Intervention de Jean-Christophe Lagarde

Séance en hémicycle du 3 juillet 2013 à 21h30
Interdiction du cumul de fonctions exécutives locales avec le mandat de député ou de sénateur -interdiction du cumul de fonctions exécutives locales avec le mandat de représentant au parlement européen — Motion de renvoi en commission

Photo issue du site de l'Assemblée nationale ou de WikipediaJean-Christophe Lagarde :

Je le répète : la France est un État extrêmement centralisé, contrairement aux pays avec lesquels on la compare, dès qu'il s'agit de débattre du cumul.

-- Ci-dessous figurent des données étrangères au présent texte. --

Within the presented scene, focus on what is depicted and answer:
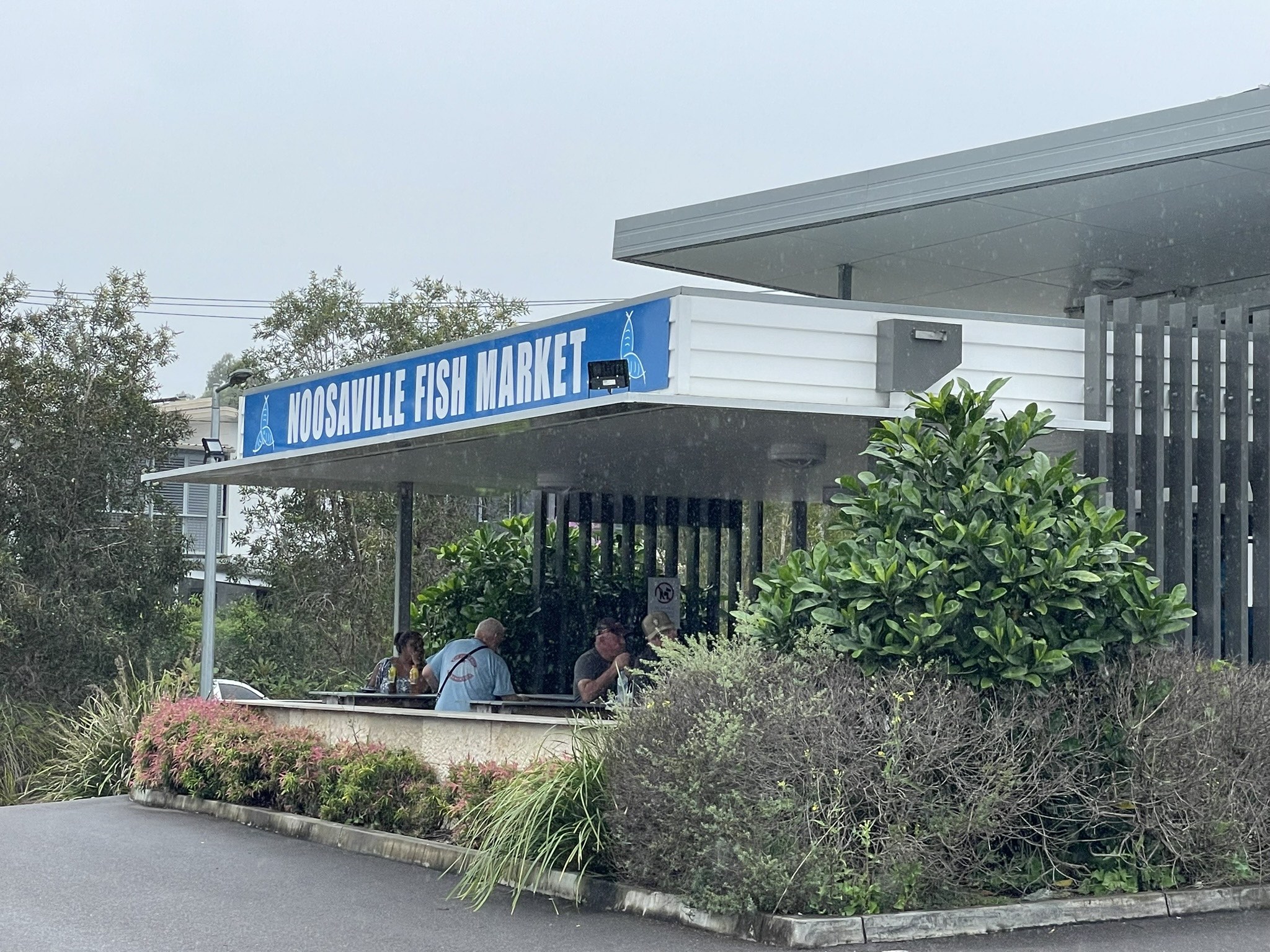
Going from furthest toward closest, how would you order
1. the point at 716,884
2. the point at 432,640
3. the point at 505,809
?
1. the point at 432,640
2. the point at 505,809
3. the point at 716,884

En Allemagne, l'État est fédéral et une grande partie des règles est entre les mains des Länder, ce qui leur permet d'adapter les règles de l'éducation, de l'économie, du travail, ou encore des relations sociales, aux réalités locales.

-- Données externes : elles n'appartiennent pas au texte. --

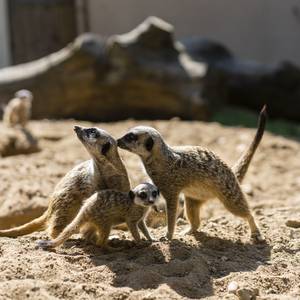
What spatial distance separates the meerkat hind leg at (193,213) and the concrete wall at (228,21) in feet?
Result: 23.8

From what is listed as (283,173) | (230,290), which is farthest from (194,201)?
(283,173)

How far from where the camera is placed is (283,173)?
6543mm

Il est donc moins important, dans une telle structure fédérale, de relayer les pouvoirs locaux au sein du Parlement, car les règles nationales sont moins nombreuses, et le plus souvent adaptables par les assemblées locales. Un certain nombre de règles fédérales ne peuvent être décidées que si les pouvoirs locaux acceptent d'y consentir. Mieux encore, il n'est pas nécessaire, et même parfaitement inutile, de briguer des responsabilités au Bundestag, ou même au Bundesrat, si l'on veut peser sur la politique monétaire, et donc économique, du pays. En effet, ce sont les représentants des exécutifs locaux qui siègent au sein du conseil de la banque fédérale et qui y exercent une réelle influence.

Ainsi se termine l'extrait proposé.